My favourite season, spring, is upon us, and I get why it is often compared to youth with all its newness and budding young buds.
I’ve always seen spring as quite forceful, though, protective and fiercely determined in the job it has to do.
I saw spring’s strength one wintery day when a small fragile snowdrop pushed itself up through severe ice and snow in my garden. It swayed, doubled over often, but never broke as its fragile green stalk found north again in that rock hard earth.
Spring is the caretaker that arrives to prepare for the other seasons. A determined mother, perhaps, readying the stage for her children to bloom later and is again why I think of spring as age and wisdom.

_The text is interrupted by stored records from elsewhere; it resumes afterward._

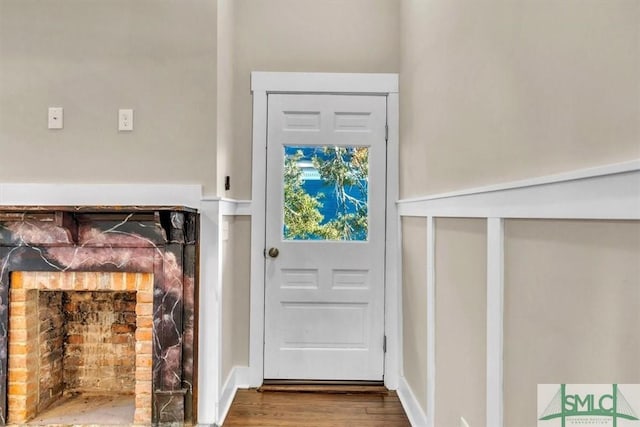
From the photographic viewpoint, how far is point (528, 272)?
1137 millimetres

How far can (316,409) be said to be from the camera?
2.46 meters

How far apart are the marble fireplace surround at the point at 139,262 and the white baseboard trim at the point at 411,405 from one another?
46.2 inches

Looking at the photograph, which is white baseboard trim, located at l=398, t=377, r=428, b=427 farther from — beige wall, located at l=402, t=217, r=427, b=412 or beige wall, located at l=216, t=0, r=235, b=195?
beige wall, located at l=216, t=0, r=235, b=195

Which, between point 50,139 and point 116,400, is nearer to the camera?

There is always a day each year – not always the same one – I officially name as spring. It used to be when Bronnie brought me the first daffodils of the season. In subsequent years, it might be the smell of hyacinths on the wind or a whiff of Creed’s Fleurissimo perfume.
Sometimes there is no trigger or, if there is, it is subliminal. I wake and just feel the lighter and brighter days we are headed for. If it is a work day, black and grey clothes are cast aside or offset with a daring dash of red or yellow. A lunch of comforting soup makes way for fresh salad leaves and lightly grilled anything in the evening.
Spring was also the time my beloved garden came to life. I would spend hours (sun up to way past sun down) fingers deep in God’s earth. I have spoken before about the sense of grace I felt when gardening. (You Don’t Bring Me Flowers.)
Mercifully, the stirrings I feel in spring did not go away with Bronnie and my garden. Even in the city, I can recognise a day that smells sunflower fresh, a day full of possibilities, a day I name spring.